Some defendants are allowed to wear ankle monitoring devices instead of going to jail, for example.
The jail also has programs to help inmates address the causes of their criminal behavior and end their cycles of incarceration.
“These are programs that reduce the jail population and directly reduce costs,” Arnold said. “The reason we were chosen is they see we are committed to making improvements.”
Pima County courts also have, over the years, implemented numerous specialty courts, diversion and incarceration-alternative programs.

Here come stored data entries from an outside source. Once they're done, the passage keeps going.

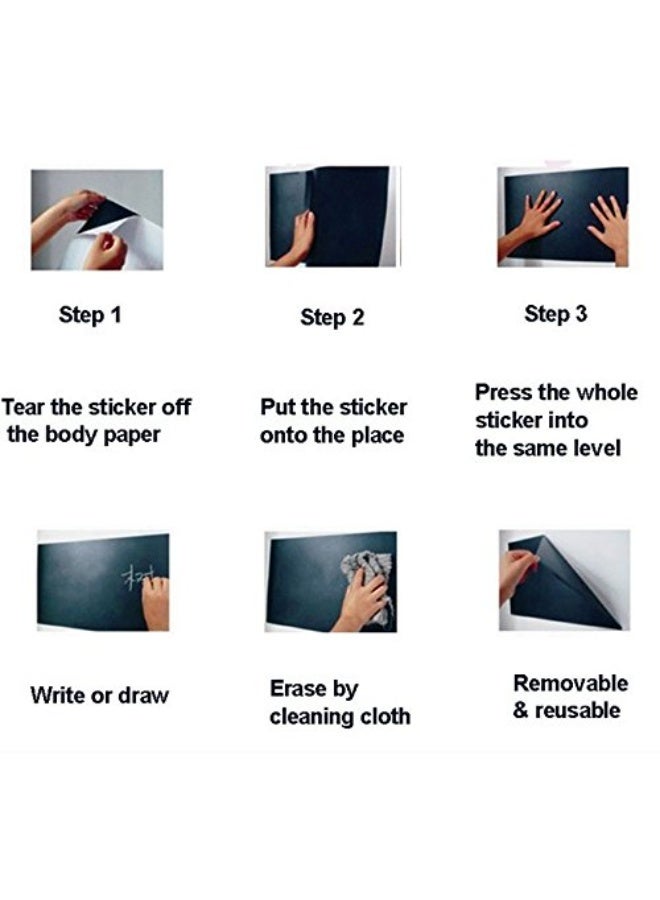 Step 1

Tear the sticker off the body paper

Step 2

Put the sticker onto the place

Step 3

Press the whole sticker into the same level

Write or draw

Erase by cleaning cloth

Removable & reusable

Programs like drug court allow qualifying narcotics offenders to receive treatment and counseling as an alternative to incarceration. A quarter of the more than 6,000 felony cases filed in Superior Court annually involve drug offenses.
Even with the county’s alternative programs, jail populations have increased.
Since 1995, the average daily population in Pima County Jail has nearly doubled to more than 2,000 inmates, county data show.
The state’s prison population also has grown rapidly.
In 1980, the total state population was about 2.7 million and 3,600 inmates were held in state prisons. Today, the overall population stands at 6.6 million people and more than 41,000 people reside in state prisons.
That represents a more than 11-fold increase in the prison population while the overall state population nearly doubled.
County officials say almost half of the people in jail have behavioral health issues. As much as 10 percent of the jail population have been diagnosed with serious mental illness.
Arnold said Pima County Jail continues to be the largest mental health provider in the state, and is the only jail in Arizona that is part of the health information exchange, which allows the jail official to access medical records to make sure inmates receive needed medications.
Another issue that grant participants will try to address is the number of poor people in jail.
A survey of the Pima County Jail population in February showed nearly half of inmates were Medicaid eligible.
Other jurisdictions selected include: Los Angeles, New York City, Multnomah County, Oregon; Spokane County, Washington; Ada County, Idaho; Pennington County, North Dakota; Mesa County, Colorado; Harris County, Texas; St. Louis County, Missouri; Cook County, Illinois; Milwaukee, Wisconsin; Lucas County, Ohio; Shelby County, Tennessee; New Orleans; Philadelphia; Connecticut; Mecklenburg County, North Carolina; Charleston, South Carolina; and Palm Beach, Florida.
The MacArthur Foundation plans to make a $75 million nationwide investment in the Safety and Justice Challenge.